1971 · Steven Spielberg
A reading · through the lens of theory
The action-image reaches its purest American expression in Duel: the entire film is a sensory-motor machine, every scene a response-to-threat as David Mann — cornered, overtaken, forced to the shoulder — scrambles to survive. Spielberg strips the genre to its traction, reducing ninety minutes to the single repeated question Deleuze would recognize as classical cinema's heartbeat: will the protagonist act in time? Yet the film achieves something stranger than mere genre efficiency through its absolute control of the gaze. Jack A. Marta's camera repeatedly adopts the truck's point of view — bearing down from behind, filling Mann's rearview mirror — so that the menace looks through us, not at us. We occupy the predator's eyes while identifying with the prey, a formal contradiction that generates the film's peculiar dread. The driver is never shown; the cab window yields only darkness, and no motive is ever offered.

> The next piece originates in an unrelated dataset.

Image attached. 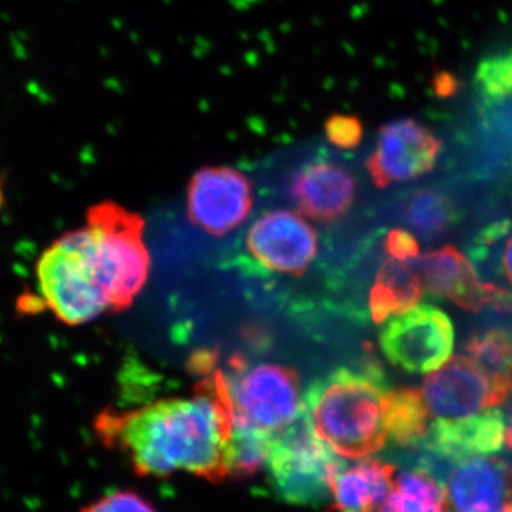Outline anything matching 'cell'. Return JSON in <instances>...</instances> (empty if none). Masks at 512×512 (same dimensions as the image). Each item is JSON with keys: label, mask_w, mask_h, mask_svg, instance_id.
<instances>
[{"label": "cell", "mask_w": 512, "mask_h": 512, "mask_svg": "<svg viewBox=\"0 0 512 512\" xmlns=\"http://www.w3.org/2000/svg\"><path fill=\"white\" fill-rule=\"evenodd\" d=\"M505 447L508 448V450L512 453V426L508 427L507 430V444H505Z\"/></svg>", "instance_id": "27"}, {"label": "cell", "mask_w": 512, "mask_h": 512, "mask_svg": "<svg viewBox=\"0 0 512 512\" xmlns=\"http://www.w3.org/2000/svg\"><path fill=\"white\" fill-rule=\"evenodd\" d=\"M227 376L207 375L202 390L217 397L231 417L235 429H248L264 436L284 433L305 413V394L298 376L281 365L234 366Z\"/></svg>", "instance_id": "3"}, {"label": "cell", "mask_w": 512, "mask_h": 512, "mask_svg": "<svg viewBox=\"0 0 512 512\" xmlns=\"http://www.w3.org/2000/svg\"><path fill=\"white\" fill-rule=\"evenodd\" d=\"M419 275L412 261L387 258L376 275L369 296L370 315L376 323H383L402 315L419 303L423 296Z\"/></svg>", "instance_id": "16"}, {"label": "cell", "mask_w": 512, "mask_h": 512, "mask_svg": "<svg viewBox=\"0 0 512 512\" xmlns=\"http://www.w3.org/2000/svg\"><path fill=\"white\" fill-rule=\"evenodd\" d=\"M396 467L380 460H362L343 467L333 483L339 512H376L392 491Z\"/></svg>", "instance_id": "15"}, {"label": "cell", "mask_w": 512, "mask_h": 512, "mask_svg": "<svg viewBox=\"0 0 512 512\" xmlns=\"http://www.w3.org/2000/svg\"><path fill=\"white\" fill-rule=\"evenodd\" d=\"M36 278L46 308L67 325H83L110 309L94 271L87 225L45 249L37 261Z\"/></svg>", "instance_id": "5"}, {"label": "cell", "mask_w": 512, "mask_h": 512, "mask_svg": "<svg viewBox=\"0 0 512 512\" xmlns=\"http://www.w3.org/2000/svg\"><path fill=\"white\" fill-rule=\"evenodd\" d=\"M291 197L301 214L311 220H339L352 208L357 184L348 168L328 158H316L292 178Z\"/></svg>", "instance_id": "13"}, {"label": "cell", "mask_w": 512, "mask_h": 512, "mask_svg": "<svg viewBox=\"0 0 512 512\" xmlns=\"http://www.w3.org/2000/svg\"><path fill=\"white\" fill-rule=\"evenodd\" d=\"M3 202V190H2V181H0V207H2Z\"/></svg>", "instance_id": "28"}, {"label": "cell", "mask_w": 512, "mask_h": 512, "mask_svg": "<svg viewBox=\"0 0 512 512\" xmlns=\"http://www.w3.org/2000/svg\"><path fill=\"white\" fill-rule=\"evenodd\" d=\"M187 204L195 227L221 237L247 220L252 208L251 185L232 168H204L191 180Z\"/></svg>", "instance_id": "12"}, {"label": "cell", "mask_w": 512, "mask_h": 512, "mask_svg": "<svg viewBox=\"0 0 512 512\" xmlns=\"http://www.w3.org/2000/svg\"><path fill=\"white\" fill-rule=\"evenodd\" d=\"M448 505L443 481L419 464L394 477L392 491L377 512H450Z\"/></svg>", "instance_id": "17"}, {"label": "cell", "mask_w": 512, "mask_h": 512, "mask_svg": "<svg viewBox=\"0 0 512 512\" xmlns=\"http://www.w3.org/2000/svg\"><path fill=\"white\" fill-rule=\"evenodd\" d=\"M87 227L92 231L94 269L110 309H126L146 285L150 268L143 218L103 202L90 208Z\"/></svg>", "instance_id": "4"}, {"label": "cell", "mask_w": 512, "mask_h": 512, "mask_svg": "<svg viewBox=\"0 0 512 512\" xmlns=\"http://www.w3.org/2000/svg\"><path fill=\"white\" fill-rule=\"evenodd\" d=\"M245 251L261 271L301 275L318 254V234L295 212L269 211L249 228Z\"/></svg>", "instance_id": "9"}, {"label": "cell", "mask_w": 512, "mask_h": 512, "mask_svg": "<svg viewBox=\"0 0 512 512\" xmlns=\"http://www.w3.org/2000/svg\"><path fill=\"white\" fill-rule=\"evenodd\" d=\"M423 291L448 299L458 308L478 312L487 306V284L457 248L443 247L413 259Z\"/></svg>", "instance_id": "14"}, {"label": "cell", "mask_w": 512, "mask_h": 512, "mask_svg": "<svg viewBox=\"0 0 512 512\" xmlns=\"http://www.w3.org/2000/svg\"><path fill=\"white\" fill-rule=\"evenodd\" d=\"M345 461L313 433L305 413L271 441L266 468L276 493L298 505H315L332 497L333 483Z\"/></svg>", "instance_id": "6"}, {"label": "cell", "mask_w": 512, "mask_h": 512, "mask_svg": "<svg viewBox=\"0 0 512 512\" xmlns=\"http://www.w3.org/2000/svg\"><path fill=\"white\" fill-rule=\"evenodd\" d=\"M94 427L103 443L123 451L143 476L178 471L214 481L234 476V424L224 404L205 390L133 412H104Z\"/></svg>", "instance_id": "1"}, {"label": "cell", "mask_w": 512, "mask_h": 512, "mask_svg": "<svg viewBox=\"0 0 512 512\" xmlns=\"http://www.w3.org/2000/svg\"><path fill=\"white\" fill-rule=\"evenodd\" d=\"M79 512H157L144 498L131 491L106 495Z\"/></svg>", "instance_id": "23"}, {"label": "cell", "mask_w": 512, "mask_h": 512, "mask_svg": "<svg viewBox=\"0 0 512 512\" xmlns=\"http://www.w3.org/2000/svg\"><path fill=\"white\" fill-rule=\"evenodd\" d=\"M325 131L329 143L340 150H355L362 143L363 124L353 116L335 114L326 121Z\"/></svg>", "instance_id": "22"}, {"label": "cell", "mask_w": 512, "mask_h": 512, "mask_svg": "<svg viewBox=\"0 0 512 512\" xmlns=\"http://www.w3.org/2000/svg\"><path fill=\"white\" fill-rule=\"evenodd\" d=\"M421 392L431 423L473 419L507 400L467 356L451 357L430 373Z\"/></svg>", "instance_id": "11"}, {"label": "cell", "mask_w": 512, "mask_h": 512, "mask_svg": "<svg viewBox=\"0 0 512 512\" xmlns=\"http://www.w3.org/2000/svg\"><path fill=\"white\" fill-rule=\"evenodd\" d=\"M387 437L403 447L417 448L429 436L431 417L423 392L416 387L389 390L384 403Z\"/></svg>", "instance_id": "18"}, {"label": "cell", "mask_w": 512, "mask_h": 512, "mask_svg": "<svg viewBox=\"0 0 512 512\" xmlns=\"http://www.w3.org/2000/svg\"><path fill=\"white\" fill-rule=\"evenodd\" d=\"M477 82L487 99L500 100L512 96V50L481 63Z\"/></svg>", "instance_id": "21"}, {"label": "cell", "mask_w": 512, "mask_h": 512, "mask_svg": "<svg viewBox=\"0 0 512 512\" xmlns=\"http://www.w3.org/2000/svg\"><path fill=\"white\" fill-rule=\"evenodd\" d=\"M501 272L507 279L508 284L512 285V235L507 239L504 244L503 254H501L500 261Z\"/></svg>", "instance_id": "26"}, {"label": "cell", "mask_w": 512, "mask_h": 512, "mask_svg": "<svg viewBox=\"0 0 512 512\" xmlns=\"http://www.w3.org/2000/svg\"><path fill=\"white\" fill-rule=\"evenodd\" d=\"M464 349L468 359L508 399L512 392V333L503 328L481 330L470 336Z\"/></svg>", "instance_id": "19"}, {"label": "cell", "mask_w": 512, "mask_h": 512, "mask_svg": "<svg viewBox=\"0 0 512 512\" xmlns=\"http://www.w3.org/2000/svg\"><path fill=\"white\" fill-rule=\"evenodd\" d=\"M443 143L429 127L413 119L392 121L380 128L375 150L366 161L379 188L416 180L436 165Z\"/></svg>", "instance_id": "10"}, {"label": "cell", "mask_w": 512, "mask_h": 512, "mask_svg": "<svg viewBox=\"0 0 512 512\" xmlns=\"http://www.w3.org/2000/svg\"><path fill=\"white\" fill-rule=\"evenodd\" d=\"M500 453L461 457L431 470L454 512H504L512 503V453L507 447Z\"/></svg>", "instance_id": "8"}, {"label": "cell", "mask_w": 512, "mask_h": 512, "mask_svg": "<svg viewBox=\"0 0 512 512\" xmlns=\"http://www.w3.org/2000/svg\"><path fill=\"white\" fill-rule=\"evenodd\" d=\"M380 346L389 362L406 372H434L451 359L453 322L434 306L416 305L384 325Z\"/></svg>", "instance_id": "7"}, {"label": "cell", "mask_w": 512, "mask_h": 512, "mask_svg": "<svg viewBox=\"0 0 512 512\" xmlns=\"http://www.w3.org/2000/svg\"><path fill=\"white\" fill-rule=\"evenodd\" d=\"M389 393L382 369L340 367L305 393V416L313 433L342 458L365 460L386 446L384 403Z\"/></svg>", "instance_id": "2"}, {"label": "cell", "mask_w": 512, "mask_h": 512, "mask_svg": "<svg viewBox=\"0 0 512 512\" xmlns=\"http://www.w3.org/2000/svg\"><path fill=\"white\" fill-rule=\"evenodd\" d=\"M487 306L500 313L512 315V292L493 284H487Z\"/></svg>", "instance_id": "25"}, {"label": "cell", "mask_w": 512, "mask_h": 512, "mask_svg": "<svg viewBox=\"0 0 512 512\" xmlns=\"http://www.w3.org/2000/svg\"><path fill=\"white\" fill-rule=\"evenodd\" d=\"M384 248L390 258L412 261L420 256V245L413 234L402 228H394L384 239Z\"/></svg>", "instance_id": "24"}, {"label": "cell", "mask_w": 512, "mask_h": 512, "mask_svg": "<svg viewBox=\"0 0 512 512\" xmlns=\"http://www.w3.org/2000/svg\"><path fill=\"white\" fill-rule=\"evenodd\" d=\"M402 218L424 239H437L451 231L458 220L456 202L444 192L423 188L413 191L402 205Z\"/></svg>", "instance_id": "20"}]
</instances>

The threat is pure relation — and here the film's deepest move emerges as relation-image: the truck exists only as a vector of hostility toward Mann, a force that acquires meaning entirely through its connection to him rather than through any psychology of its own, folding the spectator into a paranoia that explanation would dissolve. Spielberg learned this grammar from Hitchcock via North by Northwest, whose crop-duster sequence gave Duel its founding image — an everyman exposed in flat, sunlit open space, where the absence of cover makes vulnerability absolute and the roaring machine stands for an impersonality that reason cannot negotiate with.